One of that band in Belfast was Samuel Neilson, a draper who sold his business to take the major share holding in the paper of the United Irishmen, The Northern Star, which he also edited. Some claim he was the real founder of the
United Irishmen. He eventually saw his printing plant wrecked by the soldiers, was jailed and finally emigrated to America where he died in 1803. Has there been a full study of this hero, for hero he was?
In his book As I Roved Out, Cathal O'Byrne, a Belfast journalist, relates an interview Neilson's daughter gave much later to an American reporter. "Yes, I recollect when the officers came in to arrest him. I was but a very little thing then, but I knew there was something wrong. When the officers came in my father turned to them and asked `What brings you here?' They said they had a warrant for his arrest. He told them to stand back for a minute.
Then he took mother aside, and they talked to each other for some time. That was in 1797, the second time he was arrested. I don't remember when he was ar rested first. The two servant girls we had then were Catholics and they used to call a spare bedroom we had for chance visitors the priest's bedroom.
One of the girls kept count, and said that twenty six different priests had slept in that bed.

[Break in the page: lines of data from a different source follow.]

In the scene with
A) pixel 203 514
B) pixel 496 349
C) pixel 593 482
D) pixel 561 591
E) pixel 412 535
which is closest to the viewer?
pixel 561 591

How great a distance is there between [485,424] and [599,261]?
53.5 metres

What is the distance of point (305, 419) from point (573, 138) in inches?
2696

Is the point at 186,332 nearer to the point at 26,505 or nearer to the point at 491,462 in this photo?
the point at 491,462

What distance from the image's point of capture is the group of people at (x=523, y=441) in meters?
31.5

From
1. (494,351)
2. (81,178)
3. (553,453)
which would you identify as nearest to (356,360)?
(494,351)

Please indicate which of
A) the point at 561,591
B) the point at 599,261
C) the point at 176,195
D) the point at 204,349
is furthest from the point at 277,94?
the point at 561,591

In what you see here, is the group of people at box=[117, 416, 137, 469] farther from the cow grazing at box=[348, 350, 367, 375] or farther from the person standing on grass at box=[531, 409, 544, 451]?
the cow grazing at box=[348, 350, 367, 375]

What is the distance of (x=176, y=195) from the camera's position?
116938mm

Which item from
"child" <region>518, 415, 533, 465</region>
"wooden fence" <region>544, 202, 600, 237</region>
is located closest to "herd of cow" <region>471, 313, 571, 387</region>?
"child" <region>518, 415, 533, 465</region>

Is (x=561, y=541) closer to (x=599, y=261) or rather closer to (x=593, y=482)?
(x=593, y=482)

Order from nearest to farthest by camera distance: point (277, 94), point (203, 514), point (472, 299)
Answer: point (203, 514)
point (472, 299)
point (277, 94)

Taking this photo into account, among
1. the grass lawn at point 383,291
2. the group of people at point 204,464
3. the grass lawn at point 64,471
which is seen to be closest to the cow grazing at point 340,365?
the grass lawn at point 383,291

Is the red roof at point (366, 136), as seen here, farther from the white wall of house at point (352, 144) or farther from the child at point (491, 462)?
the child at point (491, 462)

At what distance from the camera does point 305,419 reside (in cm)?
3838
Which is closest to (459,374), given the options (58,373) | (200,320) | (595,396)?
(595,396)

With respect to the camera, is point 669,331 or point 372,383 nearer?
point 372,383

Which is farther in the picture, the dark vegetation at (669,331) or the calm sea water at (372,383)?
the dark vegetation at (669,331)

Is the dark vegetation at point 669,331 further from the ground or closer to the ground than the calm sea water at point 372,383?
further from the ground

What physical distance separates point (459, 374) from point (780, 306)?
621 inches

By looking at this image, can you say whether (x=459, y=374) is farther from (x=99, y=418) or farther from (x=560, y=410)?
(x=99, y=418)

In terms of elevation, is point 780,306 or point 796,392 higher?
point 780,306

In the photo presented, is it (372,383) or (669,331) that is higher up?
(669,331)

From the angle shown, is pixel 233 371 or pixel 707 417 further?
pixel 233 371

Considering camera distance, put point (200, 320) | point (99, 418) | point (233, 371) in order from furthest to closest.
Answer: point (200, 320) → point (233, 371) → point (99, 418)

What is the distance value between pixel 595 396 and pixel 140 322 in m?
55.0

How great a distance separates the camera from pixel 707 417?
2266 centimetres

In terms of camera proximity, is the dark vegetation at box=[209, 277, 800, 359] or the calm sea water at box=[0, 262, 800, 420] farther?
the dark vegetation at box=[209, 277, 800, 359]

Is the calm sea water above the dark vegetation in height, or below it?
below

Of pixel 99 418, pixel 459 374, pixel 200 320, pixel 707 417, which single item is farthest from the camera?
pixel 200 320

You see, priests from all parts of the country used to come to see my father about Catholic emancipation, which he advocated strongly, both as editor of the Northern Star, publicly, and as a United Irishman, privately. That was at our house in Belfast."
It was one of four thatched houses in the centre of Belfast next door to Sugarhouse Entry in Waring Street, according to O'Byrne. His book, is a collection of rambles around the city and environs, with many an anecdote.